I am following this question and this other one in order to parse a table from Wikipedia.
Specifically, I'd like to just get all the rows, and within each row, dump the contents of each column.
My code uses the xml
library under MacOS X, but all I get is an empty list of rows.
import xml.etree.ElementTree
s = open("wikiactors20century.txt", "r").read()
# tree = xml.etree.ElementTree.fromstring(s)
# rows = tree.findall()
# headrow = rows[0]
# datarows = rows[1:]
#
# for num, h in enumerate(headrow):
# data = ", ".join([row[num].text for row in datarows])
# print "{0:<16}: {1}".format(h.text, data)
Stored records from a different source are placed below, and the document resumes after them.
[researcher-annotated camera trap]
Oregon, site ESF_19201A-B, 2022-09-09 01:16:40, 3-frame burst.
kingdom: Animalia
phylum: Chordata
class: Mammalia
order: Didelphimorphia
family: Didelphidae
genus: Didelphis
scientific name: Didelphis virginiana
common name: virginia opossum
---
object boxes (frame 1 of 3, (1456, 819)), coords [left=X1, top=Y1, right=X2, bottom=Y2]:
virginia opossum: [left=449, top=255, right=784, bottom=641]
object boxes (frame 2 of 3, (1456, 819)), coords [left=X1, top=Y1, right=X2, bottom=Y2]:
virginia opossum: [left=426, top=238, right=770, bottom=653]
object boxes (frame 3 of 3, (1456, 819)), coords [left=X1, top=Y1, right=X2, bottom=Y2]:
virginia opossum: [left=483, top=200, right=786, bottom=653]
table = xml.etree.ElementTree.XML(s)
rows = iter(table)
headers = [col.text for col in next(rows)]
for row in rows:
values = [col.text for col in row]
print dict(zip(headers, values))
The input file has been pasted here in PasteBin. Both xml.etree.ElementTree.fromstring
and xml.etree.ElementTree.XML
versions cannot retrieve the row list. However, if I make a dummy table as this
s = "<table> <tr><td>a</td><td>1</td></tr> <tr><td>b</td><td>2</td></tr> <tr><td>c</td><td>3</td></tr> </table>"
then parsing works fine.
What am I doing wrong? Is there some cleaning I must apply before parsing the file?